# Angel Eyes



## 1AltimaR (Aug 12, 2005)

So I found this website http://www.customaxima.com/viewer/shop/templates/template.1.product.asd/scspid/4584/vts/design016
and they have angel eye kits for about 200 bucks. Does any one have this done or have a friend with it ? 
:givebeer: :cheers:


----------



## Coco (Apr 30, 2002)

I have always thought they looked badass.


----------



## Alti9 (Apr 13, 2005)

I think thats one of the stupidest mods available. $200 and you have to tear your headlight housings apart, do bunch of complicated wiring. The reviews I read on the install said it was a major pain in the ass. And for what? Some stupid light ring?

I would pass, but if it what floats your boat, go for it. Let us know how it works out.


----------



## 1AltimaR (Aug 12, 2005)

Where did you find the install info Alti9? What I was wondering was if there was anyone that installed them on a Altima. I checked and found some info about Max's, Sentra's, and some 200's, 240's no Altima on this forum. Moving on I like the angel eye effect on the Altima. I think it kinda looks like a 5 series bimmer(simsimma who got da keys to my bimmer):thumbup: . Besides that you'll note that the fog lights don't come on unless the headlights are on and I want to reverse that. At least on the SE-R, I'm not sure about the SE, I know the maxima is the same. If anybody knows about how to turn on the fog lights w/parking lights or by themselves, please post info as well.
:givebeer: :cheers:


----------



## andre (Apr 30, 2002)

Hey 1AltimaR, is your Altima red? I work in Rockville and see a red Alti drive by sometimes. 
I wanna get an Altima, if I do get one, I'd get the angel eyes and eyebrows too...I think they look good on the Alti.


----------



## dirtking_4 (Jul 31, 2005)

a buddy of mine got a set for his 200sx and they look really good. we wired it so the angle eyes would blink with the blinkers


----------



## LIUSPEED (May 29, 2002)

i think itll look hot on the newer altimas... old gen altimas would look weird.


----------



## Alti9 (Apr 13, 2005)

I read it on a different forum, about the install. if you want bimmer lights, buy a bimmer.


----------



## 1AltimaR (Aug 12, 2005)

andre said:


> Hey 1AltimaR, is your Altima red? I work in Rockville and see a red Alti drive by sometimes.
> I wanna get an Altima, if I do get one, I'd get the angel eyes and eyebrows too...I think they look good on the Alti.


No, those pesky mo county cluckers would love that(hint). Mine is sheer silver. Where you working @? I've seen the angel eye fogs, and you know I think that would be really cool having both, you? Might give it a really sinister look for those un-or-lucky enough to see it in their rear view!
:givebeer: :cheers:


----------



## 1AltimaR (Aug 12, 2005)

LIUSPEED said:


> i think itll look hot on the newer altimas... old gen altimas would look weird.
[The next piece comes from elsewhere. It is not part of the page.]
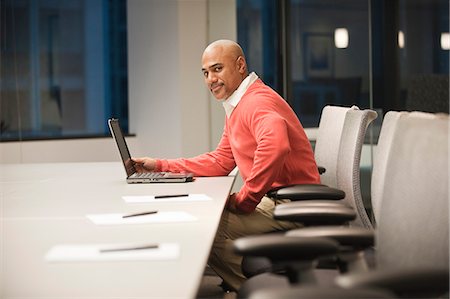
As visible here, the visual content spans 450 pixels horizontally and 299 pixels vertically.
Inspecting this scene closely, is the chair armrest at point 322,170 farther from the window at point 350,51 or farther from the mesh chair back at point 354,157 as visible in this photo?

LIUSPEED, a pleasure to have you post in my thread. I read your posting on bulb brightness and was impressed at the work you put into it. In your opinon does having halos affect the lighting capability or not at all? If not, is there a certain type that you have heard or know of that works well for this application?

DIRTKING 4, that' s cool halo blinking same as the turn singnal. 

Alti9 I would love to buy a bmw(M5 or M6), but of course there is that thing of $90K+ lol..... so I settle for what I can get.
:givebeer: :cheers:


----------



## LIUSPEED (May 29, 2002)

1AltimaR said:


> LIUSPEED, a pleasure to have you post in my thread. I read your posting on bulb brightness and was impressed at the work you put into it. In your opinon does having halos affect the lighting capability or not at all? If not, is there a certain type that you have heard or know of that works well for this application?


angel eyes are just for show.. no sheer lighting capability at all.. just for looks and that is all.


----------



## blitzboi (Apr 13, 2004)

1AltimaR said:


> Where did you find the install info Alti9? What I was wondering was if there was anyone that installed them on a Altima. I checked and found some info about Max's, Sentra's, and some 200's, 240's no Altima on this forum. Moving on I like the angel eye effect on the Altima. I think it kinda looks like a 5 series bimmer(simsimma who got da keys to my bimmer):thumbup: . Besides that you'll note that the fog lights don't come on unless the headlights are on and I want to reverse that. At least on the SE-R, I'm not sure about the SE, I know the maxima is the same. If anybody knows about how to turn on the fog lights w/parking lights or by themselves, please post info as well.
> :givebeer: :cheers:


I'd skip the bimmer angel-eyes. I've torn open Altima headlights before, and I can tell you (a) it's a time consuming process, and (b) if you make a mistake you can crack the housing (I avoided that). Plus, sealing the housings back up water tight is kind of hit-or-miss. I lucked out there too.

You've got an SE-R with Xenons. That's already better than 90% of the altimas out there, so I'd say just stick with that.

Ciao!


----------



## ekizz (Jan 7, 2005)

i kind of agree ^. your headlights should be plenty bright, maybe you can save the $200 dollars on a very lengthy and pita process and just use it to maybe get a hs cold air intake or something like that :]


----------



## andre (Apr 30, 2002)

I kinda agree with them on that....dont pull your headlights apart....not really worth the risk.


----------



## 1AltimaR (Aug 12, 2005)

blitzboi you crazy canuckian you got pretty lucky on those headlights, have any pix?
ekizz, andre just looking for something in the mean time while saving money for my nismo cai and headers and Eibach springs. Sucks that its not sold as a housing that you can buy. 
I think they look good on the Altima, don't forget to vote.
:cheers:


----------



## andre (Apr 30, 2002)

i voted that i like it. if it were a whole housing, I'd say go ahead. but taking your xenon headlights apart.....nah. Besides, as good as they look, you should just save the money towards the header or cai.


----------



## 1AltimaR (Aug 12, 2005)

Yeah the more and more I read about this, the more unsure I get. If it sold a whole hoousing I'd jump on it. Man that sucks, I really thought they would be a nice addition to my ride.
Blitzboi do you have any pics? How long did the process take? Did you use the same setup as I linked to?
:givebeer::cheers:


----------



## craigqc (Feb 10, 2005)

i have mine and am waiting to install into my blacked out housing. install you can actually send to umnitza (they make the rings) umnitza.com, and they will install for $150. or i could get you the instructions and wiringg information.


----------